* _Work to complete_
Copy word for word, please, the lines of the entries below running from the one containing "[crowd-labeled camera trap]" to the one containing "United States, site archbold_FL-09.", both ends included.

Stored items:

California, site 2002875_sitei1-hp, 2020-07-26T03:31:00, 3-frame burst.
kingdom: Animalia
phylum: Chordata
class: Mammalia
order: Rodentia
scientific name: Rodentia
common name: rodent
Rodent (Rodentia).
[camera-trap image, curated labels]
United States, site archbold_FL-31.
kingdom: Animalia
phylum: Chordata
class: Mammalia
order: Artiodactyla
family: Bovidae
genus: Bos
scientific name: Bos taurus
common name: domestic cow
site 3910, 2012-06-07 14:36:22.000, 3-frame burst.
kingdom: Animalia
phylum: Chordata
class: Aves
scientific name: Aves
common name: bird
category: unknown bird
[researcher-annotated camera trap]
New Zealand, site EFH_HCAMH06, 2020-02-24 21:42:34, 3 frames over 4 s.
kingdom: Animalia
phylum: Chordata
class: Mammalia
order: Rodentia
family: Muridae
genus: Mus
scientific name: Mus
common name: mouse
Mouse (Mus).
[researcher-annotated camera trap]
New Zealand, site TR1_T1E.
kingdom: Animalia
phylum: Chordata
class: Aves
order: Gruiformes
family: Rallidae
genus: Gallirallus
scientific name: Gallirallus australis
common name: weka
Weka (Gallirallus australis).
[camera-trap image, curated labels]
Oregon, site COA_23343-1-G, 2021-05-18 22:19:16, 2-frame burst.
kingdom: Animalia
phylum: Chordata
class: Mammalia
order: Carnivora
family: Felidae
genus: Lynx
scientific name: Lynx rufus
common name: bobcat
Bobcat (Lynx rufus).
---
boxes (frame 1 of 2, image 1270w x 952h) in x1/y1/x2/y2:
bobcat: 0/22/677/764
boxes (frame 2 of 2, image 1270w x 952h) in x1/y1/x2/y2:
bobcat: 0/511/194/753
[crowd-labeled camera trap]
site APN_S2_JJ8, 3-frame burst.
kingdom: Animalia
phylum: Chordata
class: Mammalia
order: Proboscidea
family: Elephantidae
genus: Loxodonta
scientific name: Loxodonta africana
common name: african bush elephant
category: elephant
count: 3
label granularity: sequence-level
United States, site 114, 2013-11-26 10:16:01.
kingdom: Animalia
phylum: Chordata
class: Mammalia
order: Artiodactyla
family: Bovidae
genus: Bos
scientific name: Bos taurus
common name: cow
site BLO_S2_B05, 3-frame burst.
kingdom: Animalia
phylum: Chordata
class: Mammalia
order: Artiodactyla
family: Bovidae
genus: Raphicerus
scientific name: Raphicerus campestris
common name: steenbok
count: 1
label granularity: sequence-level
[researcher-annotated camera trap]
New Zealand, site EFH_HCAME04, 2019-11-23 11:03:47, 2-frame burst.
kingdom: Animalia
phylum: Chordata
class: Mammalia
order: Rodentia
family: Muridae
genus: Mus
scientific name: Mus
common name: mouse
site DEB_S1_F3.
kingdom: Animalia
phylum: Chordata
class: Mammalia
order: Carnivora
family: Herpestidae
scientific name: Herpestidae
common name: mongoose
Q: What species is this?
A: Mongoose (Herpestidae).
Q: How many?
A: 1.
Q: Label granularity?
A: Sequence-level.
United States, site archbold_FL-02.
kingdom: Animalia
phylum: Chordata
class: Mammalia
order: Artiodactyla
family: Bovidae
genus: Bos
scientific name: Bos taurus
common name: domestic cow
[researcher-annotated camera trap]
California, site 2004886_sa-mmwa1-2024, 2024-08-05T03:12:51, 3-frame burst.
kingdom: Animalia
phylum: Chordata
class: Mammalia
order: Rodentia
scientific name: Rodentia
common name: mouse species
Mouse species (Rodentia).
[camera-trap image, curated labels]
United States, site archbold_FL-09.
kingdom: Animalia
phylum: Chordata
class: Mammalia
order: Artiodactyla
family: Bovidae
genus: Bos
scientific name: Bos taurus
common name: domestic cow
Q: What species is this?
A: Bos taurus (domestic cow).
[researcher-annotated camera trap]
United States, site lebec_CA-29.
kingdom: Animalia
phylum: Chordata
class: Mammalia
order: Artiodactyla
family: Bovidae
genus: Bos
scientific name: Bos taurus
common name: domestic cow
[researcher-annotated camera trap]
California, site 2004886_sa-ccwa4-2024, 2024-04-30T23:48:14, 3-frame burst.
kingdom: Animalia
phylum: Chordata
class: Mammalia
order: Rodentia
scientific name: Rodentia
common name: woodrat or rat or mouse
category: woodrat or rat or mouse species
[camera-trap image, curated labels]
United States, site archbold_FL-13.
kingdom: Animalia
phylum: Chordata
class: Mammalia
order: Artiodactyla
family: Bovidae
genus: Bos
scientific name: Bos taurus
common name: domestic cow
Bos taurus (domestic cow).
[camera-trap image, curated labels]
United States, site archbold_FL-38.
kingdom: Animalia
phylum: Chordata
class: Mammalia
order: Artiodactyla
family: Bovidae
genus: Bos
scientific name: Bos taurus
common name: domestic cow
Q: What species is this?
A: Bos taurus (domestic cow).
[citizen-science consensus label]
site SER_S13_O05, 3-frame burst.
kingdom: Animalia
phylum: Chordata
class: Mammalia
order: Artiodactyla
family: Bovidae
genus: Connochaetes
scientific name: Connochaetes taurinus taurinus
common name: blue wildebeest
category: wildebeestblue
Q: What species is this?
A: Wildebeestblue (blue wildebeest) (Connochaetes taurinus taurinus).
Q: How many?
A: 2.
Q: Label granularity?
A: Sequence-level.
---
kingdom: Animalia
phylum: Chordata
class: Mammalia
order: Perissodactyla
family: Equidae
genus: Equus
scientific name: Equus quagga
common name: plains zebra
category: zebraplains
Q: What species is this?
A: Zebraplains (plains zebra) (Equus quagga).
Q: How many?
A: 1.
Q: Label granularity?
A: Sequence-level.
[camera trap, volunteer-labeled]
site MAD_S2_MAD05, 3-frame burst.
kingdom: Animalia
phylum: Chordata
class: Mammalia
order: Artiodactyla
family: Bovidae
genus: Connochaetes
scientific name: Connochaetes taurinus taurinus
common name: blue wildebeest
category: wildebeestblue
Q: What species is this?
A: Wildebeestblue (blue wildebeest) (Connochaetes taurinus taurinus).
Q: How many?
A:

* _Answer below_
[crowd-labeled camera trap]
site APN_S2_JJ8, 3-frame burst.
kingdom: Animalia
phylum: Chordata
class: Mammalia
order: Proboscidea
family: Elephantidae
genus: Loxodonta
scientific name: Loxodonta africana
common name: african bush elephant
category: elephant
count: 3
label granularity: sequence-level
United States, site 114, 2013-11-26 10:16:01.
kingdom: Animalia
phylum: Chordata
class: Mammalia
order: Artiodactyla
family: Bovidae
genus: Bos
scientific name: Bos taurus
common name: cow
site BLO_S2_B05, 3-frame burst.
kingdom: Animalia
phylum: Chordata
class: Mammalia
order: Artiodactyla
family: Bovidae
genus: Raphicerus
scientific name: Raphicerus campestris
common name: steenbok
count: 1
label granularity: sequence-level
[researcher-annotated camera trap]
New Zealand, site EFH_HCAME04, 2019-11-23 11:03:47, 2-frame burst.
kingdom: Animalia
phylum: Chordata
class: Mammalia
order: Rodentia
family: Muridae
genus: Mus
scientific name: Mus
common name: mouse
site DEB_S1_F3.
kingdom: Animalia
phylum: Chordata
class: Mammalia
order: Carnivora
family: Herpestidae
scientific name: Herpestidae
common name: mongoose
Q: What species is this?
A: Mongoose (Herpestidae).
Q: How many?
A: 1.
Q: Label granularity?
A: Sequence-level.
United States, site archbold_FL-02.
kingdom: Animalia
phylum: Chordata
class: Mammalia
order: Artiodactyla
family: Bovidae
genus: Bos
scientific name: Bos taurus
common name: domestic cow
[researcher-annotated camera trap]
California, site 2004886_sa-mmwa1-2024, 2024-08-05T03:12:51, 3-frame burst.
kingdom: Animalia
phylum: Chordata
class: Mammalia
order: Rodentia
scientific name: Rodentia
common name: mouse species
Mouse species (Rodentia).
[camera-trap image, curated labels]
United States, site archbold_FL-09.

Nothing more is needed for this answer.